Texto de origem:
Artesanato é feito pelos próprios moradores do quilombo
O despertar do território
Nos anos 1980, Paulo foi orientado por Osayin, orixá das folhas e da cura, a reflorestar o território ancestral. Começaram a replantar, a observar, a se reconectar com a terra.
“Encontramos as essências que resistiram: bambus, dendezeiros, goiabeiras, araçá, capueraba, arnica, cacau, genipapo, jaqueiras. Era a natureza nos lembrando de que qualquer tempo é tempo para começar a amar.”
Nascia então o projeto "Qualquer Tempo é Tempo para Começar a Amar a Natureza", com o propósito de regenerar a Mata Atlântica, palco do primeiro desmatamento do Brasil.
E ali, junto com as folhas, brotavam histórias. A ferrovia. Os objetos da época da escravidão. A memória dos que ali chegaram acorrentados, mas deixaram rastros de liberdade. Paulo conta que seu avô foi ferroviário e ajudou na construção da primeira Estrada de Ferro do Brasil. E ali, dentro do Quilombo, havia uma estação. Para chegar ao território, é preciso atravessar a lendária Guia de Pacobaíba, trilho da história nacional.
Espiritualidade, cultura e pertencimento
Em 1994, a Casa foi aberta com uma proposta sustentável, contra-colonial e afrocentrada. Durante dez anos, uma Mostra Cultural desmistificou a Cultura Afro e o Candomblé.
“O compromisso era resgatar os valores civilizatórios que foram apagados pela narrativa dominante”, explica Paulo.
Esse trabalho lhe rendeu reconhecimento como Autoridade Civilizatória, título concedido por iniciativa do teólogo Jairo de Jesus. Em 2018, o território foi certificado pela Fundação Palmares e reconhecido oficialmente pela ACQUILERJ, Associação dos Quilombos do Estado do Rio de Janeiro.
Mas para Paulo, o maior reconhecimento é outro:
“Ogum disse que no território existiam talentos adormecidos que precisavam ser despertados. Era isso que eu precisava fazer.”


Foi assim que nasceram projetos de resgate cultural e empoderamento comunitário. Esteiras feitas com taboa, como as de Vovó Alzira, cerâmicas de Tito, gastronomia ancestral, criação de galinhas, moda, beleza e arte. O território virou celeiro de talentos e berço de autoestima.

Dados:

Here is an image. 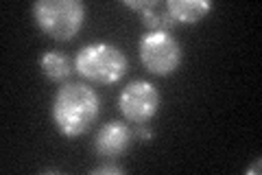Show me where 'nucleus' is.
<instances>
[{
	"label": "nucleus",
	"mask_w": 262,
	"mask_h": 175,
	"mask_svg": "<svg viewBox=\"0 0 262 175\" xmlns=\"http://www.w3.org/2000/svg\"><path fill=\"white\" fill-rule=\"evenodd\" d=\"M33 15L46 35L68 42L83 27L85 7L79 0H39L33 5Z\"/></svg>",
	"instance_id": "f03ea898"
},
{
	"label": "nucleus",
	"mask_w": 262,
	"mask_h": 175,
	"mask_svg": "<svg viewBox=\"0 0 262 175\" xmlns=\"http://www.w3.org/2000/svg\"><path fill=\"white\" fill-rule=\"evenodd\" d=\"M129 145H131V131L125 123L118 121L103 125L94 140V149L101 158H118L127 151Z\"/></svg>",
	"instance_id": "423d86ee"
},
{
	"label": "nucleus",
	"mask_w": 262,
	"mask_h": 175,
	"mask_svg": "<svg viewBox=\"0 0 262 175\" xmlns=\"http://www.w3.org/2000/svg\"><path fill=\"white\" fill-rule=\"evenodd\" d=\"M77 70L83 74L85 79L96 83H116L125 77L127 72V55L120 51L118 46L105 44V42H96V44H88L77 55Z\"/></svg>",
	"instance_id": "7ed1b4c3"
},
{
	"label": "nucleus",
	"mask_w": 262,
	"mask_h": 175,
	"mask_svg": "<svg viewBox=\"0 0 262 175\" xmlns=\"http://www.w3.org/2000/svg\"><path fill=\"white\" fill-rule=\"evenodd\" d=\"M120 112L131 123H149L160 107V92L151 81H131L118 99Z\"/></svg>",
	"instance_id": "39448f33"
},
{
	"label": "nucleus",
	"mask_w": 262,
	"mask_h": 175,
	"mask_svg": "<svg viewBox=\"0 0 262 175\" xmlns=\"http://www.w3.org/2000/svg\"><path fill=\"white\" fill-rule=\"evenodd\" d=\"M98 116V96L85 83H66L53 103V119L66 138L83 136Z\"/></svg>",
	"instance_id": "f257e3e1"
},
{
	"label": "nucleus",
	"mask_w": 262,
	"mask_h": 175,
	"mask_svg": "<svg viewBox=\"0 0 262 175\" xmlns=\"http://www.w3.org/2000/svg\"><path fill=\"white\" fill-rule=\"evenodd\" d=\"M39 66H42V72L51 81H63V79H68L70 72H72L70 60L63 53H59V51L44 53L42 60H39Z\"/></svg>",
	"instance_id": "1a4fd4ad"
},
{
	"label": "nucleus",
	"mask_w": 262,
	"mask_h": 175,
	"mask_svg": "<svg viewBox=\"0 0 262 175\" xmlns=\"http://www.w3.org/2000/svg\"><path fill=\"white\" fill-rule=\"evenodd\" d=\"M134 136H136L138 140H142V143H149V140L153 138V131H151L149 127H146V125H144V123H140V125H138V127H136V131H134Z\"/></svg>",
	"instance_id": "9d476101"
},
{
	"label": "nucleus",
	"mask_w": 262,
	"mask_h": 175,
	"mask_svg": "<svg viewBox=\"0 0 262 175\" xmlns=\"http://www.w3.org/2000/svg\"><path fill=\"white\" fill-rule=\"evenodd\" d=\"M94 173L96 175H101V173H114V175H118V173H122V169H120V166H116V164H105V166H96Z\"/></svg>",
	"instance_id": "9b49d317"
},
{
	"label": "nucleus",
	"mask_w": 262,
	"mask_h": 175,
	"mask_svg": "<svg viewBox=\"0 0 262 175\" xmlns=\"http://www.w3.org/2000/svg\"><path fill=\"white\" fill-rule=\"evenodd\" d=\"M166 7L175 22L196 24L208 15L212 3H208V0H168Z\"/></svg>",
	"instance_id": "6e6552de"
},
{
	"label": "nucleus",
	"mask_w": 262,
	"mask_h": 175,
	"mask_svg": "<svg viewBox=\"0 0 262 175\" xmlns=\"http://www.w3.org/2000/svg\"><path fill=\"white\" fill-rule=\"evenodd\" d=\"M247 173H249V175H251V173H256V175H258V173H260V160H258L256 164H251L249 169H247Z\"/></svg>",
	"instance_id": "f8f14e48"
},
{
	"label": "nucleus",
	"mask_w": 262,
	"mask_h": 175,
	"mask_svg": "<svg viewBox=\"0 0 262 175\" xmlns=\"http://www.w3.org/2000/svg\"><path fill=\"white\" fill-rule=\"evenodd\" d=\"M125 7L140 11L142 22L151 31L168 33L170 29L175 27V20H173V15H170V11H168L166 3H158V0H127Z\"/></svg>",
	"instance_id": "0eeeda50"
},
{
	"label": "nucleus",
	"mask_w": 262,
	"mask_h": 175,
	"mask_svg": "<svg viewBox=\"0 0 262 175\" xmlns=\"http://www.w3.org/2000/svg\"><path fill=\"white\" fill-rule=\"evenodd\" d=\"M140 60L153 74H173L182 64V46L164 31H149L140 40Z\"/></svg>",
	"instance_id": "20e7f679"
}]
</instances>
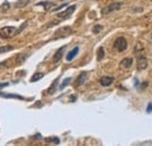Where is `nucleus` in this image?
Segmentation results:
<instances>
[{"label": "nucleus", "mask_w": 152, "mask_h": 146, "mask_svg": "<svg viewBox=\"0 0 152 146\" xmlns=\"http://www.w3.org/2000/svg\"><path fill=\"white\" fill-rule=\"evenodd\" d=\"M0 96L1 97H7V98H17V99H21V101H29V98H25L20 95H13V93H4V92H0Z\"/></svg>", "instance_id": "nucleus-12"}, {"label": "nucleus", "mask_w": 152, "mask_h": 146, "mask_svg": "<svg viewBox=\"0 0 152 146\" xmlns=\"http://www.w3.org/2000/svg\"><path fill=\"white\" fill-rule=\"evenodd\" d=\"M8 83H0V88H4V87H7Z\"/></svg>", "instance_id": "nucleus-26"}, {"label": "nucleus", "mask_w": 152, "mask_h": 146, "mask_svg": "<svg viewBox=\"0 0 152 146\" xmlns=\"http://www.w3.org/2000/svg\"><path fill=\"white\" fill-rule=\"evenodd\" d=\"M43 77V74L42 73H35L33 76H32V78H31V82H37L39 80H41Z\"/></svg>", "instance_id": "nucleus-15"}, {"label": "nucleus", "mask_w": 152, "mask_h": 146, "mask_svg": "<svg viewBox=\"0 0 152 146\" xmlns=\"http://www.w3.org/2000/svg\"><path fill=\"white\" fill-rule=\"evenodd\" d=\"M8 8H10V4H8L7 1H5V4H2V6L0 7V9H1V11H7Z\"/></svg>", "instance_id": "nucleus-23"}, {"label": "nucleus", "mask_w": 152, "mask_h": 146, "mask_svg": "<svg viewBox=\"0 0 152 146\" xmlns=\"http://www.w3.org/2000/svg\"><path fill=\"white\" fill-rule=\"evenodd\" d=\"M6 63H7V62H1V63H0V68H1V67H5Z\"/></svg>", "instance_id": "nucleus-28"}, {"label": "nucleus", "mask_w": 152, "mask_h": 146, "mask_svg": "<svg viewBox=\"0 0 152 146\" xmlns=\"http://www.w3.org/2000/svg\"><path fill=\"white\" fill-rule=\"evenodd\" d=\"M64 46L63 47H61L60 49H57V52L54 54V56H53V62L54 63H57L58 61H61V58H62V56H63V52H64Z\"/></svg>", "instance_id": "nucleus-9"}, {"label": "nucleus", "mask_w": 152, "mask_h": 146, "mask_svg": "<svg viewBox=\"0 0 152 146\" xmlns=\"http://www.w3.org/2000/svg\"><path fill=\"white\" fill-rule=\"evenodd\" d=\"M151 37H152V34H151Z\"/></svg>", "instance_id": "nucleus-30"}, {"label": "nucleus", "mask_w": 152, "mask_h": 146, "mask_svg": "<svg viewBox=\"0 0 152 146\" xmlns=\"http://www.w3.org/2000/svg\"><path fill=\"white\" fill-rule=\"evenodd\" d=\"M146 112H148V113H151L152 112V103H149V105H148V108H146Z\"/></svg>", "instance_id": "nucleus-24"}, {"label": "nucleus", "mask_w": 152, "mask_h": 146, "mask_svg": "<svg viewBox=\"0 0 152 146\" xmlns=\"http://www.w3.org/2000/svg\"><path fill=\"white\" fill-rule=\"evenodd\" d=\"M143 11V8H134L133 9V12H142Z\"/></svg>", "instance_id": "nucleus-27"}, {"label": "nucleus", "mask_w": 152, "mask_h": 146, "mask_svg": "<svg viewBox=\"0 0 152 146\" xmlns=\"http://www.w3.org/2000/svg\"><path fill=\"white\" fill-rule=\"evenodd\" d=\"M133 63V60L132 57H125V58H123L122 61H121V67H123V68H130L131 66H132Z\"/></svg>", "instance_id": "nucleus-11"}, {"label": "nucleus", "mask_w": 152, "mask_h": 146, "mask_svg": "<svg viewBox=\"0 0 152 146\" xmlns=\"http://www.w3.org/2000/svg\"><path fill=\"white\" fill-rule=\"evenodd\" d=\"M17 35V28L12 26H5L0 29V37L1 39H11Z\"/></svg>", "instance_id": "nucleus-1"}, {"label": "nucleus", "mask_w": 152, "mask_h": 146, "mask_svg": "<svg viewBox=\"0 0 152 146\" xmlns=\"http://www.w3.org/2000/svg\"><path fill=\"white\" fill-rule=\"evenodd\" d=\"M57 23H58V21H52V22L48 23V27H53V26H55Z\"/></svg>", "instance_id": "nucleus-25"}, {"label": "nucleus", "mask_w": 152, "mask_h": 146, "mask_svg": "<svg viewBox=\"0 0 152 146\" xmlns=\"http://www.w3.org/2000/svg\"><path fill=\"white\" fill-rule=\"evenodd\" d=\"M29 2H31V0H18V1L15 2V7H17V8H22V7L27 6Z\"/></svg>", "instance_id": "nucleus-13"}, {"label": "nucleus", "mask_w": 152, "mask_h": 146, "mask_svg": "<svg viewBox=\"0 0 152 146\" xmlns=\"http://www.w3.org/2000/svg\"><path fill=\"white\" fill-rule=\"evenodd\" d=\"M57 83H58V78H56L54 82H53V84L49 87V89H48V93H54L55 90H56V87H57Z\"/></svg>", "instance_id": "nucleus-14"}, {"label": "nucleus", "mask_w": 152, "mask_h": 146, "mask_svg": "<svg viewBox=\"0 0 152 146\" xmlns=\"http://www.w3.org/2000/svg\"><path fill=\"white\" fill-rule=\"evenodd\" d=\"M87 76H88V73H87V72H82V73L80 74V75L77 76V78H76V81H75V87H81V85L86 82Z\"/></svg>", "instance_id": "nucleus-8"}, {"label": "nucleus", "mask_w": 152, "mask_h": 146, "mask_svg": "<svg viewBox=\"0 0 152 146\" xmlns=\"http://www.w3.org/2000/svg\"><path fill=\"white\" fill-rule=\"evenodd\" d=\"M46 143H54V144H60V139L56 138V137H50V138H46L45 139Z\"/></svg>", "instance_id": "nucleus-16"}, {"label": "nucleus", "mask_w": 152, "mask_h": 146, "mask_svg": "<svg viewBox=\"0 0 152 146\" xmlns=\"http://www.w3.org/2000/svg\"><path fill=\"white\" fill-rule=\"evenodd\" d=\"M76 9V5H72V6H69L66 11H63V12H61V13H58L57 14V17L60 19H68L73 13H74V11Z\"/></svg>", "instance_id": "nucleus-5"}, {"label": "nucleus", "mask_w": 152, "mask_h": 146, "mask_svg": "<svg viewBox=\"0 0 152 146\" xmlns=\"http://www.w3.org/2000/svg\"><path fill=\"white\" fill-rule=\"evenodd\" d=\"M68 2H64V4H62V5H60V6H57L55 8H53V12H57V11H60V9H62V8H64V7H68Z\"/></svg>", "instance_id": "nucleus-20"}, {"label": "nucleus", "mask_w": 152, "mask_h": 146, "mask_svg": "<svg viewBox=\"0 0 152 146\" xmlns=\"http://www.w3.org/2000/svg\"><path fill=\"white\" fill-rule=\"evenodd\" d=\"M114 47H115V49L118 50V52H124V50L128 48V42H126L125 37H123V36L117 37V39L115 40Z\"/></svg>", "instance_id": "nucleus-3"}, {"label": "nucleus", "mask_w": 152, "mask_h": 146, "mask_svg": "<svg viewBox=\"0 0 152 146\" xmlns=\"http://www.w3.org/2000/svg\"><path fill=\"white\" fill-rule=\"evenodd\" d=\"M13 49V46H4V47H0V54L1 53H6V52H10Z\"/></svg>", "instance_id": "nucleus-19"}, {"label": "nucleus", "mask_w": 152, "mask_h": 146, "mask_svg": "<svg viewBox=\"0 0 152 146\" xmlns=\"http://www.w3.org/2000/svg\"><path fill=\"white\" fill-rule=\"evenodd\" d=\"M103 57H104V48L103 47H99L98 48V52H97V60L101 61Z\"/></svg>", "instance_id": "nucleus-17"}, {"label": "nucleus", "mask_w": 152, "mask_h": 146, "mask_svg": "<svg viewBox=\"0 0 152 146\" xmlns=\"http://www.w3.org/2000/svg\"><path fill=\"white\" fill-rule=\"evenodd\" d=\"M148 67V60L144 55L139 56L138 61H137V70H144Z\"/></svg>", "instance_id": "nucleus-6"}, {"label": "nucleus", "mask_w": 152, "mask_h": 146, "mask_svg": "<svg viewBox=\"0 0 152 146\" xmlns=\"http://www.w3.org/2000/svg\"><path fill=\"white\" fill-rule=\"evenodd\" d=\"M78 52H80V48L78 47H75L74 49H72L68 54H67V56H66V60L68 61V62H70V61H73L74 58H75V56L77 54H78Z\"/></svg>", "instance_id": "nucleus-10"}, {"label": "nucleus", "mask_w": 152, "mask_h": 146, "mask_svg": "<svg viewBox=\"0 0 152 146\" xmlns=\"http://www.w3.org/2000/svg\"><path fill=\"white\" fill-rule=\"evenodd\" d=\"M73 33V28L69 27V26H66V27H62L60 29H57L55 32V35H54V39H62V37H67L69 36L70 34Z\"/></svg>", "instance_id": "nucleus-2"}, {"label": "nucleus", "mask_w": 152, "mask_h": 146, "mask_svg": "<svg viewBox=\"0 0 152 146\" xmlns=\"http://www.w3.org/2000/svg\"><path fill=\"white\" fill-rule=\"evenodd\" d=\"M122 2H114V4H110V5H108L107 7H104L103 9H102V13L103 14H109V13H111V12H114V11H117V9H119L121 7H122Z\"/></svg>", "instance_id": "nucleus-4"}, {"label": "nucleus", "mask_w": 152, "mask_h": 146, "mask_svg": "<svg viewBox=\"0 0 152 146\" xmlns=\"http://www.w3.org/2000/svg\"><path fill=\"white\" fill-rule=\"evenodd\" d=\"M27 57H28V54L18 55V57H17V60H18V63H21V62H23V61H25Z\"/></svg>", "instance_id": "nucleus-21"}, {"label": "nucleus", "mask_w": 152, "mask_h": 146, "mask_svg": "<svg viewBox=\"0 0 152 146\" xmlns=\"http://www.w3.org/2000/svg\"><path fill=\"white\" fill-rule=\"evenodd\" d=\"M70 81H72V78H70V77L66 78V80H64V81H63V82L61 83V85H60V88H58V89H60V90H62L63 88H66V87H67V85H68V84L70 83Z\"/></svg>", "instance_id": "nucleus-18"}, {"label": "nucleus", "mask_w": 152, "mask_h": 146, "mask_svg": "<svg viewBox=\"0 0 152 146\" xmlns=\"http://www.w3.org/2000/svg\"><path fill=\"white\" fill-rule=\"evenodd\" d=\"M70 98H72V101H73V102H74V101H76V97H75V96H72Z\"/></svg>", "instance_id": "nucleus-29"}, {"label": "nucleus", "mask_w": 152, "mask_h": 146, "mask_svg": "<svg viewBox=\"0 0 152 146\" xmlns=\"http://www.w3.org/2000/svg\"><path fill=\"white\" fill-rule=\"evenodd\" d=\"M102 29H103V27H102L101 25H96V26H94V28H93V33L97 34V33H99Z\"/></svg>", "instance_id": "nucleus-22"}, {"label": "nucleus", "mask_w": 152, "mask_h": 146, "mask_svg": "<svg viewBox=\"0 0 152 146\" xmlns=\"http://www.w3.org/2000/svg\"><path fill=\"white\" fill-rule=\"evenodd\" d=\"M114 81H115V77H113V76H103V77L99 78V83L103 87H109Z\"/></svg>", "instance_id": "nucleus-7"}]
</instances>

Problemas a resolver:
1. Resuma em duas frases o texto sobre o quilombo.
2. Por favor, escreva a continuação do texto sobre o quilombo, começando logo depois da última frase apresentada.

Respostas a seguir:
1. Nos anos 1980, orientado por Osayin, Paulo começou a reflorestar o território ancestral, o que deu origem ao projeto "Qualquer Tempo é Tempo para Começar a Amar a Natureza", voltado à regeneração da Mata Atlântica. Em 1994 a Casa foi aberta com uma proposta sustentável, contra-colonial e afrocentrada, o território foi certificado pela Fundação Palmares em 2018, e projetos de resgate cultural e empoderamento comunitário transformaram o lugar em celeiro de talentos.

2.
O Ilê Asé Ogun Alakoro, sede espiritual do Quilombo, mantém vivas as rezas, as folhas e os orixás. Ali são desenvolvidos núcleos de acolhimento:
NAF – Núcleo de Acolhimento à Família, regido por Iemanjá, atua com campanhas de vacinação e proteção social;
NAM – Núcleo de Acolhimento à Mulher, regido por Oxum, fomenta o empreendedorismo feminino com foco na gastronomia, moda, artesanato e beleza.

Gilsane Muniz, Miss Plus Size Nacional, vestindo GboGbo Aso, gripe criada no Quilombo Bongaba
Escolher ser e estar
O legado que Paulo de Ogum constrói com a comunidade de Bongaba vai além da ancestralidade, ele toca o futuro.
“É sobre romper a blindagem cognitiva que um dia determinou nossos passos e espaços. Agora, é hora de nos apropriar da liberdade de ser quem somos, de estar onde desejamos.”

Paulo José dos Reis, liderança do Quilombo Quilombá
O Quilombo de Bongaba é solo fértil de história, espiritualidade, resiliência e amor à terra. Onde o tempo não apaga, mas ensina. Onde a natureza fala e o povo escuta. Onde as raízes não prendem, sustentam.
Três décadas de axé, memória e resistência
Em setembro, um marco importante será celebrado: os 31 anos de fundação do Terreiro, espaço sagrado que pulsa vida, acolhimento e espiritualidade e que, há mais de três décadas, também se tornou o coração vivo do Quilombo fundado em 1696.
Muito mais que uma casa de axé, o Terreiro é ponto de força, de memória e de continuidade ancestral. É ali que a história se mantém viva, nos cantos, nas folhas, nos gestos e nas lutas diárias. Ao longo desses 31 anos, muitas histórias foram escritas e muitas vidas transformadas.
"A principal marca desses anos é poder ser um instrumento de Deus para promover o bem-estar de todas as pessoas que aqui são acolhidas. Esse sempre foi o nosso propósito: acolher, cuidar, orientar e manter vivo o legado dos nossos ancestrais." afirma Paulo, liderança do Terreiro.
Embora o Quilombo tenha raízes que remontam a 1696, o reconhecimento legal desse território como espaço de resistência e identidade é relativamente recente. Em 2016, veio o primeiro reconhecimento como território quilombola. E, em 2018, a Fundação Palmares oficializou a certificação.
"O reconhecimento é importante, mas a história já era viva muito antes disso. Nosso povo sempre soube quem é e de onde veio", lembra Paulo.
A celebração de setembro, portanto, é mais do que uma festa. É um ato de afirmação. Um momento para honrar o passado, celebrar o presente e reafirmar o compromisso com um futuro de liberdade, espiritualidade, dignidade e axé.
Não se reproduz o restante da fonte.